Island - Wir beginnen in Reykjavik

Der Hamburger Himmel hüllt sich in dicke Wolken, als unser Flugzeug Richtung Island startet. Etwas mehr als drei Stunden später landen wir auf dem Flughafen Keflavik und können durch einige Wolkenlücken noch die Sonne erspähen, die uns während des Fluges so zuverlässig begleitet hat.
Wir hätten auch mit  Fähre und eigenem Fahrzeug von Hirtshals in Dänemark über die Faröer-Inseln anreisen können, haben uns aber dagegen entschieden, da die Fähre pro Strecke zwei ganze Tage benötigt.
Durch die zweistündige Zeitverschiebung ist es erst früher Nachmittag, als wir an den eher spärlichen Gepäckbändern auf unsere Koffer warten. Übrigens eng gedrängt mit unzähligen anderen Reisenden. Der Flughafen Keflavik ist auf den Touristenansturm, der hier inzwischen in den Sommermonaten herrscht, nicht so wirklich vorbereitet und etwas unterdimensioniert. Einige halten hier bereits seit über fünfundvierzig Minuten nach ihrem Gepäck Ausschau. Wir haben Glück und können unseres schon nach knapp dreißig Minuten vom Band fischen.

**Aufgabe 1**
Wie lange dauert laut dem Reisebericht über Island der Flug bis zur Landung in Keflavik?
**Aufgabe 2**
Zieh aus den Datensätzen jede Zeile heraus, in der das Wort "chairs" vorkommt. Achte dabei auf Groß- und Kleinschreibung.

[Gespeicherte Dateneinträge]
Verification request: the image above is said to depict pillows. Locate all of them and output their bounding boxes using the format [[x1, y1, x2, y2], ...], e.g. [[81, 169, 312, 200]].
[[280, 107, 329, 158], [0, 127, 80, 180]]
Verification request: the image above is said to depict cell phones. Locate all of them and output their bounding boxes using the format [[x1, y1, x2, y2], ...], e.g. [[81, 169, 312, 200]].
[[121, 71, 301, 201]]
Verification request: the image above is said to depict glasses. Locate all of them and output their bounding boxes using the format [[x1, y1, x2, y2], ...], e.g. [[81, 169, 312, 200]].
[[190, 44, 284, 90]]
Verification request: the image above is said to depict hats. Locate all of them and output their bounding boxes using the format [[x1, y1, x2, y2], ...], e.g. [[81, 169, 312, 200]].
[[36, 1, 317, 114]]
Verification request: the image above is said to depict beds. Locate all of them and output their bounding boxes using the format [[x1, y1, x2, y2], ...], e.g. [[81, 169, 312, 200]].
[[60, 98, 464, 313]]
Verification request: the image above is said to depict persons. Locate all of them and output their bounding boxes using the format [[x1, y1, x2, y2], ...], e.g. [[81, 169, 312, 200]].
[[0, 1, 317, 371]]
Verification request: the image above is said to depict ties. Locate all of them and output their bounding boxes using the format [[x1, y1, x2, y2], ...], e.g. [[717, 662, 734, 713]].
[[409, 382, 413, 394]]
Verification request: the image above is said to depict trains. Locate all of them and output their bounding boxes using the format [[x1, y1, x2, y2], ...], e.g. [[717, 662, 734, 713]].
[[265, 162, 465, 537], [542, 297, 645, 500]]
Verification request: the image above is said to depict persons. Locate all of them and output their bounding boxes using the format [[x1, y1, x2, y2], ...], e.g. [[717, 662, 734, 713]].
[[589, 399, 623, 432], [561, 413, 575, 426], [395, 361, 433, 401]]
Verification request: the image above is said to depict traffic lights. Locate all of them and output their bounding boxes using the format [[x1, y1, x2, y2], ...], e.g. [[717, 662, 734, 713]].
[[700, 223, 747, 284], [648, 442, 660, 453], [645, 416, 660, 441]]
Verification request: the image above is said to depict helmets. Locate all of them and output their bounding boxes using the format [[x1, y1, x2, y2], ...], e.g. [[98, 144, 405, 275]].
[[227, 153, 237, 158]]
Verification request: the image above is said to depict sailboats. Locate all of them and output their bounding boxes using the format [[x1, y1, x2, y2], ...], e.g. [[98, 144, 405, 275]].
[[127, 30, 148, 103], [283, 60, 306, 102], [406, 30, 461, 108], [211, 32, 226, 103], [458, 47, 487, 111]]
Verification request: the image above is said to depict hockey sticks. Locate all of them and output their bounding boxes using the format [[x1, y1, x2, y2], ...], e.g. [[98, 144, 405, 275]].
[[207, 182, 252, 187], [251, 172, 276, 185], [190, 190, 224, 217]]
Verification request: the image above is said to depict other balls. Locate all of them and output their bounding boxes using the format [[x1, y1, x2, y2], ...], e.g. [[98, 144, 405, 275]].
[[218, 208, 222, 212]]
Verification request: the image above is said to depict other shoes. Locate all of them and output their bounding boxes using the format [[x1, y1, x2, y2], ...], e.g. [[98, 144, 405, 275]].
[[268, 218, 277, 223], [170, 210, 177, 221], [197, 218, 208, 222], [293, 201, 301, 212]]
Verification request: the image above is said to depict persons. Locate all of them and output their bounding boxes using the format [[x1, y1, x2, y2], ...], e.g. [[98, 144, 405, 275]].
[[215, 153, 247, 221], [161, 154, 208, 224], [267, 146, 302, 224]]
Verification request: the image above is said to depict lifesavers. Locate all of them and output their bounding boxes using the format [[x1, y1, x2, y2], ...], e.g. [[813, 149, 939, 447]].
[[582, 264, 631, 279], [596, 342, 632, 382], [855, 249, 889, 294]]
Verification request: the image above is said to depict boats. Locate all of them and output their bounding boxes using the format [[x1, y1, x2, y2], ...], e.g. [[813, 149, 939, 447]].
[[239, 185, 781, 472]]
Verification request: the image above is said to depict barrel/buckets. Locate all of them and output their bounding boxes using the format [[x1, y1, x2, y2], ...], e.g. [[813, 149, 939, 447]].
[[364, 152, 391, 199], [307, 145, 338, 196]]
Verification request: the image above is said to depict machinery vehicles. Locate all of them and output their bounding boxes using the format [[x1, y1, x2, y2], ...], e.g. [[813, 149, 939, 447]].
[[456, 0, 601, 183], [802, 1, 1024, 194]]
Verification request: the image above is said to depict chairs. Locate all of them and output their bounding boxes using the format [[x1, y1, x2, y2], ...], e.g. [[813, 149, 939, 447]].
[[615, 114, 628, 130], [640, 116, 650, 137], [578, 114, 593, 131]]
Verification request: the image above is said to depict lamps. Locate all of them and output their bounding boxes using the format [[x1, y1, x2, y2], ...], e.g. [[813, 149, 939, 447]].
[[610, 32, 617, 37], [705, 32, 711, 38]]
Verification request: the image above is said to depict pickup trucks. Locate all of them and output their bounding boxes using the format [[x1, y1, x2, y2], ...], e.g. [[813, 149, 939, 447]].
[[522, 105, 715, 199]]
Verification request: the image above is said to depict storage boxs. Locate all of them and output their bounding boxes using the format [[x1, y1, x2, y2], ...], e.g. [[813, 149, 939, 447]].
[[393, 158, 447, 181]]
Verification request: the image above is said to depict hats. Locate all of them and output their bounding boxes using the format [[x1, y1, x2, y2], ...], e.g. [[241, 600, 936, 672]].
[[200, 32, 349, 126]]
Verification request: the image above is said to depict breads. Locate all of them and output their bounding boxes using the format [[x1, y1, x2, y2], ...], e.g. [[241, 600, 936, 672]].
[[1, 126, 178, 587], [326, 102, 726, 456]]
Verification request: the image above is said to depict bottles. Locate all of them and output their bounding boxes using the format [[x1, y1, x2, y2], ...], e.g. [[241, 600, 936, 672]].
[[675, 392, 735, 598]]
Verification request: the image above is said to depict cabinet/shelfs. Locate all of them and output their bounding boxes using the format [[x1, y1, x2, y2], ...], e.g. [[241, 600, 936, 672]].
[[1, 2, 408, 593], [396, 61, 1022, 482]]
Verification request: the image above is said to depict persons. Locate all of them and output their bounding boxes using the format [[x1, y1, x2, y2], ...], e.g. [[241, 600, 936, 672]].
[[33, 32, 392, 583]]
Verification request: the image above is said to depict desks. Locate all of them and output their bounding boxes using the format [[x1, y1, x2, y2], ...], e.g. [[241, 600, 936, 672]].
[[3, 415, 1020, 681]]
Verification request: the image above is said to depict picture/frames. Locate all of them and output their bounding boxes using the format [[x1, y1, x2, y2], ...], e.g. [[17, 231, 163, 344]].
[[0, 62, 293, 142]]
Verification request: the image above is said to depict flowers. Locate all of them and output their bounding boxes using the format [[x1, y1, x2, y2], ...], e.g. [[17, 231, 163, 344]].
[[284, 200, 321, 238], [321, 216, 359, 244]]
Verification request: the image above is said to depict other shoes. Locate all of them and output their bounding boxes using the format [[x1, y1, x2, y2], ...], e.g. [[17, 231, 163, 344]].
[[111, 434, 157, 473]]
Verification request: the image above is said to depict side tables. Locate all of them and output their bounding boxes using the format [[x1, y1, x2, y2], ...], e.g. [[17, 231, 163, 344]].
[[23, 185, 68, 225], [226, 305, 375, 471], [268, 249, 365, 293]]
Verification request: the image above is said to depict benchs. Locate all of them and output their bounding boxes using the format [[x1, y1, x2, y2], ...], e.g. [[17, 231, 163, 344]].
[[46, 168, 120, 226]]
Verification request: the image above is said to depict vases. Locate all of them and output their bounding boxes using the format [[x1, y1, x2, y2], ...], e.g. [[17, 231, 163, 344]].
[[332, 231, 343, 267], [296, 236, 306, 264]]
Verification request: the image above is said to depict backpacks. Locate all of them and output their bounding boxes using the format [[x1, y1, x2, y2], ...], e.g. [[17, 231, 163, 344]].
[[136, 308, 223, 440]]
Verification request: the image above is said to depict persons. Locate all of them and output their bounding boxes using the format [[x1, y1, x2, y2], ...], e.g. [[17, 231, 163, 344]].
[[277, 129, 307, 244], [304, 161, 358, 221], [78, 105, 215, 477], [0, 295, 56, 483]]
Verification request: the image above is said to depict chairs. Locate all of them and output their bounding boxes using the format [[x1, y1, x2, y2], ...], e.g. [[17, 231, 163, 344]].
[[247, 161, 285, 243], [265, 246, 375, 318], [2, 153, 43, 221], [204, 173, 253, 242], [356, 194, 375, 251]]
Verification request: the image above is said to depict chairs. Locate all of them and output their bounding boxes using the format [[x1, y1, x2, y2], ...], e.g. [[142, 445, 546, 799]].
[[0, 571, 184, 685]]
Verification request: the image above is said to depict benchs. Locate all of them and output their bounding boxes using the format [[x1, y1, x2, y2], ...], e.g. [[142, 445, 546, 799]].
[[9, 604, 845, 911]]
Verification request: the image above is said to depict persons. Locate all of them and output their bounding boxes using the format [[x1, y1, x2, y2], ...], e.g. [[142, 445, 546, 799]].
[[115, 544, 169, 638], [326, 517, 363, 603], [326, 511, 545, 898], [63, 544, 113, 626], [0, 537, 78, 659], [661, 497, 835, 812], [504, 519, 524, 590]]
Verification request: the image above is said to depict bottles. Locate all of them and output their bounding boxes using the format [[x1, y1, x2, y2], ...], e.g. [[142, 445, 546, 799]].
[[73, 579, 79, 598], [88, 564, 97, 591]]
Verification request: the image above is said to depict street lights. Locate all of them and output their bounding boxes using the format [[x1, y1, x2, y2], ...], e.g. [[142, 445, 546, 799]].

**Richtige Antwort 1**
Etwas mehr als drei Stunden.

**Richtige Antwort 2**
Verification request: the image above is said to depict chairs. Locate all of them and output their bounding boxes using the format [[x1, y1, x2, y2], ...], e.g. [[813, 149, 939, 447]].
Verification request: the image above is said to depict chairs. Locate all of them and output their bounding boxes using the format [[x1, y1, x2, y2], ...], e.g. [[17, 231, 163, 344]].
Verification request: the image above is said to depict chairs. Locate all of them and output their bounding boxes using the format [[x1, y1, x2, y2], ...], e.g. [[142, 445, 546, 799]].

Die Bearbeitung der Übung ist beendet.